I read, though, that the short-hair havs do shed like other breeds. Is that right?

Sheri


----------



## Eva (Jun 20, 2008)

Sheri said:


> Eva, rub it in, rub it in! Ha!
> 
> I read, though, that the short-hair havs do shed like other breeds. Is that right?
> 
> Sheri


 Lol... sorry, not trying to rub it in..
He does shed a little but not enough to notice. 
He has a thin coat and doesn't have an undercoat so that really reduces the amount of hair loss. 
The hair on his ears and his tail is really starting to grow and should be pretty long when it's done so I'll have to keep those brushed out since they do tangle and the hair on his body varies. Some of it is close to two inches and other areas are only one inch. 
There is a little grooming but not a signifigant amount right now. 
When I tell people that he's a short hair they look at me like I'm crazy and say.."but he has long hair?" LOl...if they only knew. :jaw:


----------



## Eva (Jun 20, 2008)

Todd was having a wrestling match with some of his toys...the pictures are a little blurry and lots of red eye but he was having a blast so I thought that I'd share.


----------



## Missy (Nov 6, 2006)

I hope no one takes this the wrong way-- because you know I would never say anything bad about our long hairs and certainly not Todd. But he looks so much more like a real Dog than our fluff balls. And I mean that as a total compliment Eva. Some of my friends are dogs...LOL Todd is really gorgeous.


----------



## Eva (Jun 20, 2008)

Missy said:


> I hope no one takes this the wrong way-- because you know I would never say anything bad about our long hairs and certainly not Todd. But he looks so much more like a real Dog than our fluff balls. And I mean that as a total compliment Eva. Some of my friends are dogs...LOL Todd is really gorgeous.


No offense taken  
..I know that Todd looks more "doglike" than a typical Hav and I love him for it.
I also love the look of a long hair Havanese I just don't want the stress and expense of constant grooming. 
Todd was the perfect solution to the back and forth arguement that I had going with myself...all of the qualities that I wanted in one gorgeous (low maintance) package!


----------



## ama0722 (Nov 28, 2006)

He looks like so much fun but rolling around on his stuffed animals is a sign he needs a Neezer brother! Eva- do you have baby baby pics of Todd? I was just thinking he has really kept his red color. I wonder with the short hair if they don't change color as much as a long hair or does his line have a lot of reds that hold their color. Or do you know if his siblings had long hair and may have changed color?


----------



## Eva (Jun 20, 2008)

ama0722 said:


> He looks like so much fun but rolling around on his stuffed animals is a sign he needs a Neezer brother! Eva- do you have baby baby pics of Todd? I was just thinking he has really kept his red color. I wonder with the short hair if they don't change color as much as a long hair or does his line have a lot of reds that hold their color. Or do you know if his siblings had long hair and may have changed color?
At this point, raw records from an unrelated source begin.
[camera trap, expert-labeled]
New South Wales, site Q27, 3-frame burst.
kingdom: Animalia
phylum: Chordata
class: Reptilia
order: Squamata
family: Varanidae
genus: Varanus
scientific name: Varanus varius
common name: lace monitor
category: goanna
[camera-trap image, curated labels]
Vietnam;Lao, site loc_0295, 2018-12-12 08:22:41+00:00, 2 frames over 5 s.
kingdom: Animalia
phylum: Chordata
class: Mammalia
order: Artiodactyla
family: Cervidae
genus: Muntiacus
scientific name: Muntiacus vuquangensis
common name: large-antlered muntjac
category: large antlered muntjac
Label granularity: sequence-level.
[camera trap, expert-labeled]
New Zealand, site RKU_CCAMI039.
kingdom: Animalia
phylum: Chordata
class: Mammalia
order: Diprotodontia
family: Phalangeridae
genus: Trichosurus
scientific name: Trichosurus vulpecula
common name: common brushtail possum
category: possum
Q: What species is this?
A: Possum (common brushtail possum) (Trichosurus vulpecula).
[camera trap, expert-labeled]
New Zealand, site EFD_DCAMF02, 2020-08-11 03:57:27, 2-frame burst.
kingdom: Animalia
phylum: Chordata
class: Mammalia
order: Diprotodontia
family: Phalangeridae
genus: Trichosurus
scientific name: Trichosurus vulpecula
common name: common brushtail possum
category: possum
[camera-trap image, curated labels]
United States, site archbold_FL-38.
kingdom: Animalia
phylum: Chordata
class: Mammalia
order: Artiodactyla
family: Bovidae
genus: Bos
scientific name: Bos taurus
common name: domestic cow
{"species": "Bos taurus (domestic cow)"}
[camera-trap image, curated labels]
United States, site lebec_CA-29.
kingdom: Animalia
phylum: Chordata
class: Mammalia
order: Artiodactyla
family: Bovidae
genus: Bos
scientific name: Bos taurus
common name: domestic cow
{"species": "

Do I have baby pics...hee-hee..you're in for it now! 
I would love to get Todd a Neezer brother..I just have to convince my DH...it may be awhile! lol
I don't know anything about short hairs other than what limited information I have read on the internet and what I've learned from watching Todd grow. 
His breeder should still have contact with his brother's and sister's families, I'll e-mail her and get her opinion and see if we can get a couple of pics. 
Here go the baby pic's..remember, you asked for them..lol


----------



## Eva (Jun 20, 2008)

These are pictures from the breeder at 7wks of age...the youngest that I have.


----------



## Eva (Jun 20, 2008)

oops...


----------



## ama0722 (Nov 28, 2006)

Awwww! If anything, I would say his body darkened but looks like he lost no color-maybe the black on his ears?


----------



## Julie (Feb 8, 2007)

Goodness he is cute! I've sincerely LOVED seeing all your photos! It is so cute to see him acting like a puppy. I also admire the color--


----------



## Eva (Jun 20, 2008)

I just heard back from his breeder and she said that from what she's seen short hair's tend to hold their color better than long hairs. 
Todd's sister is also a red short hair and she's held her color too...no pics though.


----------



## Sheri (Oct 11, 2008)

Eva, love the pictures! This has been an interesting thread. Todd is such a soft, sweet looking guy! He's got a nice expression.

And, it looks like he put up a hard fight with those rambunctious toys of his, but he finally subdued them! :boxing: Well done, Todd!

Sheri and Tucker


----------



## Missy (Nov 6, 2006)

Cute!!! I want a shavanese now!!!


----------